Work to complete: This task calls for every line of the material to be output verbatim.

Start of Data listing

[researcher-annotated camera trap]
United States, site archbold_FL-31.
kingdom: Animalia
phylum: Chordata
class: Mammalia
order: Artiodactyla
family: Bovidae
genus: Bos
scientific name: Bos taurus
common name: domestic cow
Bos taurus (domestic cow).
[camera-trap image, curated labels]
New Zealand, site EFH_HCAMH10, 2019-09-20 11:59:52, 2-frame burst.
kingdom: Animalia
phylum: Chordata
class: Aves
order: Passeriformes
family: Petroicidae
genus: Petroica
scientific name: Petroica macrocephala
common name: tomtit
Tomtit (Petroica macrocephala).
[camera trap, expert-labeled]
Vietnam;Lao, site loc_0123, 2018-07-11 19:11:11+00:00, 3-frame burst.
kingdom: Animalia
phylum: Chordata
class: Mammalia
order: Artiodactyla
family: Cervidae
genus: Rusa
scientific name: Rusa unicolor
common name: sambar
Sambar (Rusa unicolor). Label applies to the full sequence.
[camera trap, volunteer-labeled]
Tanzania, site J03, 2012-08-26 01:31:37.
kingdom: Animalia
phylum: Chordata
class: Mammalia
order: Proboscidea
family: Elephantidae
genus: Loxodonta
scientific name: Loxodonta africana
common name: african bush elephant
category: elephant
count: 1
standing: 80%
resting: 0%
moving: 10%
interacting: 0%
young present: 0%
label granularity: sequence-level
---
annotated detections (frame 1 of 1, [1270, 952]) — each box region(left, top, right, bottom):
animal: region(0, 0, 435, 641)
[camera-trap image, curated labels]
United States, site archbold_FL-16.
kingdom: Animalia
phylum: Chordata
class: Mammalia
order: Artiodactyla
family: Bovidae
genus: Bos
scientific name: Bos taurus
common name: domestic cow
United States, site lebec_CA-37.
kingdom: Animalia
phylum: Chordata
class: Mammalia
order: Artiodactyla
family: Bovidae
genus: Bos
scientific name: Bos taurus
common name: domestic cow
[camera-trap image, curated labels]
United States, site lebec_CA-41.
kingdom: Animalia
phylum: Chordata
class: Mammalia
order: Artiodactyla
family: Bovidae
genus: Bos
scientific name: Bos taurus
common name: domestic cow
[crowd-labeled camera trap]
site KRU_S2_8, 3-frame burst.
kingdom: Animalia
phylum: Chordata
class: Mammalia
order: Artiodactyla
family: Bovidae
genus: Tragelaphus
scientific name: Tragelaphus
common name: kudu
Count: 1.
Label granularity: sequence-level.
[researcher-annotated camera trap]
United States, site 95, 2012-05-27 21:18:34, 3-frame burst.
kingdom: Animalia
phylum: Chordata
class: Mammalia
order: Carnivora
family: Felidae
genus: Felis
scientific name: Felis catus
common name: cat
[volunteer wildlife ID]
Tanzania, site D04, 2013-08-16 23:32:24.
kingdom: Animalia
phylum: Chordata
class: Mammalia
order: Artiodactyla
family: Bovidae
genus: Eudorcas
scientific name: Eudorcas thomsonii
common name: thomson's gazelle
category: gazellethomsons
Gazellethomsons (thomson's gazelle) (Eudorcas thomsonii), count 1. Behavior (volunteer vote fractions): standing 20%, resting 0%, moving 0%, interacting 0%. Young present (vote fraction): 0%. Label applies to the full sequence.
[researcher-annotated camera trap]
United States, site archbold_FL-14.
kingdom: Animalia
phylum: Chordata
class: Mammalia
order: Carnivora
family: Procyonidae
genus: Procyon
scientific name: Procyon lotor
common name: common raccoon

End of Data listing

Written answer:
[researcher-annotated camera trap]
United States, site archbold_FL-31.
kingdom: Animalia
phylum: Chordata
class: Mammalia
order: Artiodactyla
family: Bovidae
genus: Bos
scientific name: Bos taurus
common name: domestic cow
Bos taurus (domestic cow).
[camera-trap image, curated labels]
New Zealand, site EFH_HCAMH10, 2019-09-20 11:59:52, 2-frame burst.
kingdom: Animalia
phylum: Chordata
class: Aves
order: Passeriformes
family: Petroicidae
genus: Petroica
scientific name: Petroica macrocephala
common name: tomtit
Tomtit (Petroica macrocephala).
[camera trap, expert-labeled]
Vietnam;Lao, site loc_0123, 2018-07-11 19:11:11+00:00, 3-frame burst.
kingdom: Animalia
phylum: Chordata
class: Mammalia
order: Artiodactyla
family: Cervidae
genus: Rusa
scientific name: Rusa unicolor
common name: sambar
Sambar (Rusa unicolor). Label applies to the full sequence.
[camera trap, volunteer-labeled]
Tanzania, site J03, 2012-08-26 01:31:37.
kingdom: Animalia
phylum: Chordata
class: Mammalia
order: Proboscidea
family: Elephantidae
genus: Loxodonta
scientific name: Loxodonta africana
common name: african bush elephant
category: elephant
count: 1
standing: 80%
resting: 0%
moving: 10%
interacting: 0%
young present: 0%
label granularity: sequence-level
---
annotated detections (frame 1 of 1, [1270, 952]) — each box region(left, top, right, bottom):
animal: region(0, 0, 435, 641)
[camera-trap image, curated labels]
United States, site archbold_FL-16.
kingdom: Animalia
phylum: Chordata
class: Mammalia
order: Artiodactyla
family: Bovidae
genus: Bos
scientific name: Bos taurus
common name: domestic cow
United States, site lebec_CA-37.
kingdom: Animalia
phylum: Chordata
class: Mammalia
order: Artiodactyla
family: Bovidae
genus: Bos
scientific name: Bos taurus
common name: domestic cow
[camera-trap image, curated labels]
United States, site lebec_CA-41.
kingdom: Animalia
phylum: Chordata
class: Mammalia
order: Artiodactyla
family: Bovidae
genus: Bos
scientific name: Bos taurus
common name: domestic cow
[crowd-labeled camera trap]
site KRU_S2_8, 3-frame burst.
kingdom: Animalia
phylum: Chordata
class: Mammalia
order: Artiodactyla
family: Bovidae
genus: Tragelaphus
scientific name: Tragelaphus
common name: kudu
Count: 1.
Label granularity: sequence-level.
[researcher-annotated camera trap]
United States, site 95, 2012-05-27 21:18:34, 3-frame burst.
kingdom: Animalia
phylum: Chordata
class: Mammalia
order: Carnivora
family: Felidae
genus: Felis
scientific name: Felis catus
common name: cat
[volunteer wildlife ID]
Tanzania, site D04, 2013-08-16 23:32:24.
kingdom: Animalia
phylum: Chordata
class: Mammalia
order: Artiodactyla
family: Bovidae
genus: Eudorcas
scientific name: Eudorcas thomsonii
common name: thomson's gazelle
category: gazellethomsons
Gazellethomsons (thomson's gazelle) (Eudorcas thomsonii), count 1. Behavior (volunteer vote fractions): standing 20%, resting 0%, moving 0%, interacting 0%. Young present (vote fraction): 0%. Label applies to the full sequence.
[researcher-annotated camera trap]
United States, site archbold_FL-14.
kingdom: Animalia
phylum: Chordata
class: Mammalia
order: Carnivora
family: Procyonidae
genus: Procyon
scientific name: Procyon lotor
common name: common raccoon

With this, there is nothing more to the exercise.